- [REQUIRED ACTION] Below are records; state how many of their lines hold the word "click", and give only the figure.

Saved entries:
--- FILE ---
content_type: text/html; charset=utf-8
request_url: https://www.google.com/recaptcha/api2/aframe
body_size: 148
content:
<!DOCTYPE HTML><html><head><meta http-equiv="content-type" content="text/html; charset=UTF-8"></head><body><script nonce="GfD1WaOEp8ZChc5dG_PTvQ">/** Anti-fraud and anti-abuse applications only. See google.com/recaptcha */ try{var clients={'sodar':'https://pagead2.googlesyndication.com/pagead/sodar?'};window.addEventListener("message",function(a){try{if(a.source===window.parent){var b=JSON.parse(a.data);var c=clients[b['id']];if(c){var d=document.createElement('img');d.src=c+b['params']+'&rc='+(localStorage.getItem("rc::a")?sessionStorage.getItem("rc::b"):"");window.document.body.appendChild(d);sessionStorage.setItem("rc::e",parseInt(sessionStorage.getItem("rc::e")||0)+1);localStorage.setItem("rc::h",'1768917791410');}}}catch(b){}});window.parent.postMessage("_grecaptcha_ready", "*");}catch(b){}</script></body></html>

--

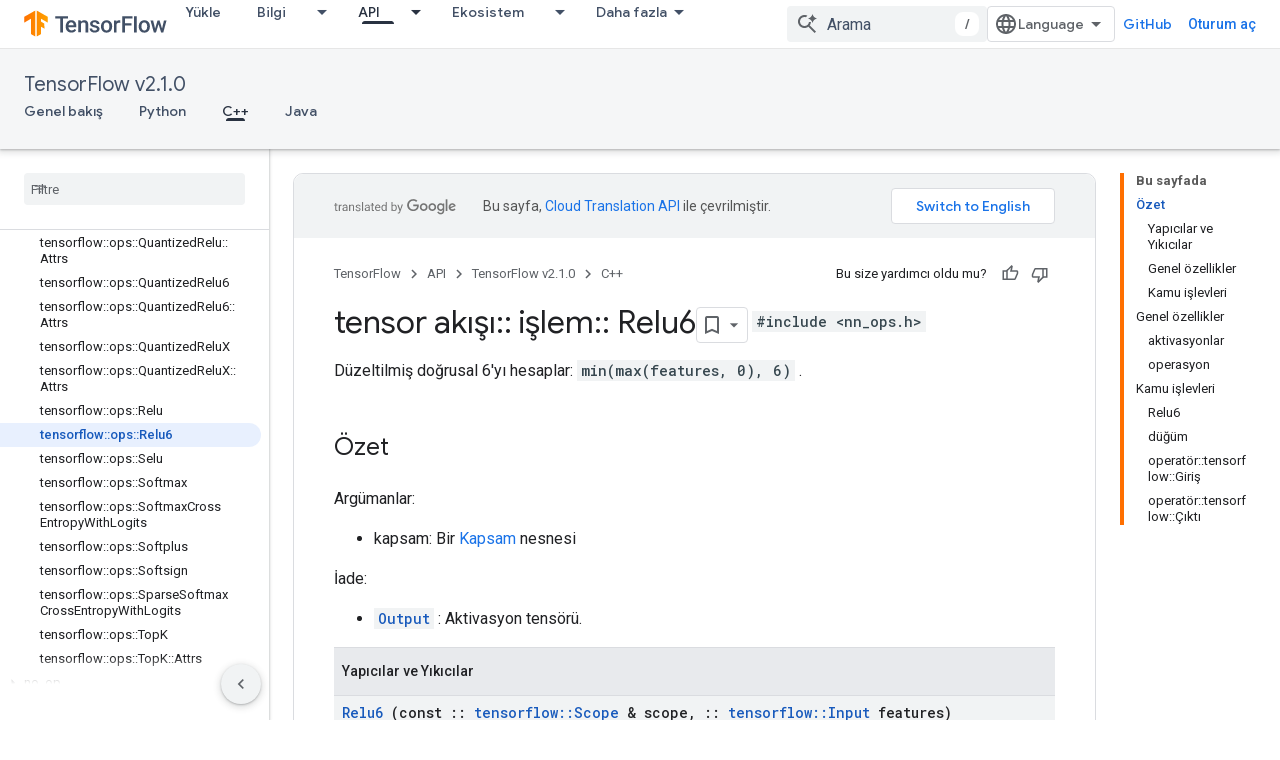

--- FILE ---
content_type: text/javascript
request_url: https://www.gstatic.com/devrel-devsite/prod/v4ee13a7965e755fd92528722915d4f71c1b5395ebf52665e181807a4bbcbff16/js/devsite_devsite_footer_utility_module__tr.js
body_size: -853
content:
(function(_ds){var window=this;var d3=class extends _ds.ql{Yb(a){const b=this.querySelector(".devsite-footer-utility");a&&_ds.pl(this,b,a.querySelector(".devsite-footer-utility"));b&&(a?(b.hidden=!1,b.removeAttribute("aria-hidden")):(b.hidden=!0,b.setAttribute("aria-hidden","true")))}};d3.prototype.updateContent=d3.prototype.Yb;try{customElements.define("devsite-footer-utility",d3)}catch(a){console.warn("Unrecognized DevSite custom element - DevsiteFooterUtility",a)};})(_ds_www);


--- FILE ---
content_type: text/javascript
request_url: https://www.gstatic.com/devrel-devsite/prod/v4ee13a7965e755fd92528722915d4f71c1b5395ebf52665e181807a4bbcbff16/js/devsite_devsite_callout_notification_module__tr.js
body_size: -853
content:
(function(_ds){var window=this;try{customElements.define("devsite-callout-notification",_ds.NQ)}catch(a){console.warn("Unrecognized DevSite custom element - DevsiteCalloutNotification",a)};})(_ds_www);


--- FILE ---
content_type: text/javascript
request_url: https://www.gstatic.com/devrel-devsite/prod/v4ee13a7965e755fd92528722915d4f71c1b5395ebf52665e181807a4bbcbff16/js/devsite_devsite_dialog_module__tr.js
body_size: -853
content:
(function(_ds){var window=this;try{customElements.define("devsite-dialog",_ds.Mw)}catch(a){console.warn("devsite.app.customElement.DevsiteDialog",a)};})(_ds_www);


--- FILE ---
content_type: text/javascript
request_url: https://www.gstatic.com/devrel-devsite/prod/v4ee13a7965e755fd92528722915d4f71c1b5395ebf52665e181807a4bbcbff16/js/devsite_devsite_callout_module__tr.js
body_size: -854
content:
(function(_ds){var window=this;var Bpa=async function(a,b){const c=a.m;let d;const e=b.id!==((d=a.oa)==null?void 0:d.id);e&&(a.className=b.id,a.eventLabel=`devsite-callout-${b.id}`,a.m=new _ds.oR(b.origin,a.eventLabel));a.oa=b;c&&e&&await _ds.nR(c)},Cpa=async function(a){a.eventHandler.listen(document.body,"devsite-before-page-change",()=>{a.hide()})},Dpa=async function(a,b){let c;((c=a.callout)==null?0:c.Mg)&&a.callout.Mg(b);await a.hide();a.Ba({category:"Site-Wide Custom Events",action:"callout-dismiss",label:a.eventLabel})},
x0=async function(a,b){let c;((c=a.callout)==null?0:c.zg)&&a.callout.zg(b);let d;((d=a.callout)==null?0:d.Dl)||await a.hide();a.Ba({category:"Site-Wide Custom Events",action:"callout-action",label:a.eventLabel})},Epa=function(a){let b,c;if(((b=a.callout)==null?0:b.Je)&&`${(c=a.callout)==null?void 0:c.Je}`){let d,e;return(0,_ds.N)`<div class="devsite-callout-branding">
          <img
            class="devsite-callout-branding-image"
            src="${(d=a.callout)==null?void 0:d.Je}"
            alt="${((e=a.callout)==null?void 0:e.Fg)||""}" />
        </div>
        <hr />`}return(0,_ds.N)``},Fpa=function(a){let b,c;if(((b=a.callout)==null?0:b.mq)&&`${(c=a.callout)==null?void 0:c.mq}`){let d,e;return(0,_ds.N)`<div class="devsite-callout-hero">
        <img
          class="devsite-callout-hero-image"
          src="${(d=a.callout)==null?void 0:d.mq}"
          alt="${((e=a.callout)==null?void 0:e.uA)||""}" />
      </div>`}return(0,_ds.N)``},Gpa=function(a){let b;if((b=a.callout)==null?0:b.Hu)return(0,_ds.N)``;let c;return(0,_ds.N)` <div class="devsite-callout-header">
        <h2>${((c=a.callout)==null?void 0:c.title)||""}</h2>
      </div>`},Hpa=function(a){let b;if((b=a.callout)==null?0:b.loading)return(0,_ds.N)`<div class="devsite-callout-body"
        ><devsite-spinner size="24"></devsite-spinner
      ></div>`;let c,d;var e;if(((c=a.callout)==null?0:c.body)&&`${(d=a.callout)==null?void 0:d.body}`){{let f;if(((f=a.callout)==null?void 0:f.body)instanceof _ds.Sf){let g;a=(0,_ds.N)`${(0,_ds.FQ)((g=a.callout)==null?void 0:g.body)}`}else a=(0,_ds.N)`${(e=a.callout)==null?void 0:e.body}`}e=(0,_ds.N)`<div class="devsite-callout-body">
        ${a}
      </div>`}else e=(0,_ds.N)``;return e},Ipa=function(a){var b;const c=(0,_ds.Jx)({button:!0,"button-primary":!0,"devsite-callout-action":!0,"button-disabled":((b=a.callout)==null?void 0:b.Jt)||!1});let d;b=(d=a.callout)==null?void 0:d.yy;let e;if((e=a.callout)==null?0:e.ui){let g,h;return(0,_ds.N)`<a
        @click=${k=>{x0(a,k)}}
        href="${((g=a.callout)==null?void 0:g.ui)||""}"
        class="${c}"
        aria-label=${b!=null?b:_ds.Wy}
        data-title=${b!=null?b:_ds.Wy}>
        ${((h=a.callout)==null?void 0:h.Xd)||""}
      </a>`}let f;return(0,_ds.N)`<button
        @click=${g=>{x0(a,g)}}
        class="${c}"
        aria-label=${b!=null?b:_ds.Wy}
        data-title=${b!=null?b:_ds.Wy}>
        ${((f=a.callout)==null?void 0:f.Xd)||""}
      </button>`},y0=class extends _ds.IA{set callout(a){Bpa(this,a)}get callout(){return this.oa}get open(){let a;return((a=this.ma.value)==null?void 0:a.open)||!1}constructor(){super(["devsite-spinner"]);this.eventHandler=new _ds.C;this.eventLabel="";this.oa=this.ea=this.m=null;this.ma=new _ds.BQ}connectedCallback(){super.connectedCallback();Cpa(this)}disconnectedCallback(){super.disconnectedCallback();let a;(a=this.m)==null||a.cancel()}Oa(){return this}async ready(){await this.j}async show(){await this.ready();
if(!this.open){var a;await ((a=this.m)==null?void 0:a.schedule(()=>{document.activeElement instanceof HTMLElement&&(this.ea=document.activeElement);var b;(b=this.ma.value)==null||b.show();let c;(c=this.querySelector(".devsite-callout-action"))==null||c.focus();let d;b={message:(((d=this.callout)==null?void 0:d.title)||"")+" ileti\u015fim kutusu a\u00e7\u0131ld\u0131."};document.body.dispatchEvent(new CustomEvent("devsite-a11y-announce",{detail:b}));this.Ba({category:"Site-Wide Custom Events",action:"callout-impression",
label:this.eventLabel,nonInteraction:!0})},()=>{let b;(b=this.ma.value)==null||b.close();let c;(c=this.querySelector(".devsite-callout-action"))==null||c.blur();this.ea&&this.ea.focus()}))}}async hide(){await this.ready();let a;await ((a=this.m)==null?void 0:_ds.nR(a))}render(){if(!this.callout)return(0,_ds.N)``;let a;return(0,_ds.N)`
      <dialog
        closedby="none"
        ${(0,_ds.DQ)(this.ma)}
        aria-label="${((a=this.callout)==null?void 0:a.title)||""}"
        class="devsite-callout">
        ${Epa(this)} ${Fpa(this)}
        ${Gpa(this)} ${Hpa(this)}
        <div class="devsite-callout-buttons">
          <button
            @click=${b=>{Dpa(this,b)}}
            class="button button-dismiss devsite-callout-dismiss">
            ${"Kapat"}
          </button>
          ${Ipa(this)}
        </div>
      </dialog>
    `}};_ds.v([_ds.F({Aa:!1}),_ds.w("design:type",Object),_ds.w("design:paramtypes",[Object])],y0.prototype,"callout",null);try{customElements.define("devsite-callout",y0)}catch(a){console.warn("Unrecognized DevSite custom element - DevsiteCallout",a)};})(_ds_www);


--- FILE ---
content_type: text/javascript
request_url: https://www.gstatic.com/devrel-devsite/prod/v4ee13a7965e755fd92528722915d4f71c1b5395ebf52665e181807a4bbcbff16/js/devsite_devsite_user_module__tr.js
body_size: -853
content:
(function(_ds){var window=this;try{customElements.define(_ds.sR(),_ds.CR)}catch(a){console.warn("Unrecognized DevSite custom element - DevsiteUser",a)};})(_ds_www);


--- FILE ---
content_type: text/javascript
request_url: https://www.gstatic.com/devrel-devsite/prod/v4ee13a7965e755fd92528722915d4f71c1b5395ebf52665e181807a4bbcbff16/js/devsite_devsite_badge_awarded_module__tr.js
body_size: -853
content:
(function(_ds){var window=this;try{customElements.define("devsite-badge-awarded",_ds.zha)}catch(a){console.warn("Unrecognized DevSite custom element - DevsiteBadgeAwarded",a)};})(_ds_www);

- [RESPONSE AREA] 3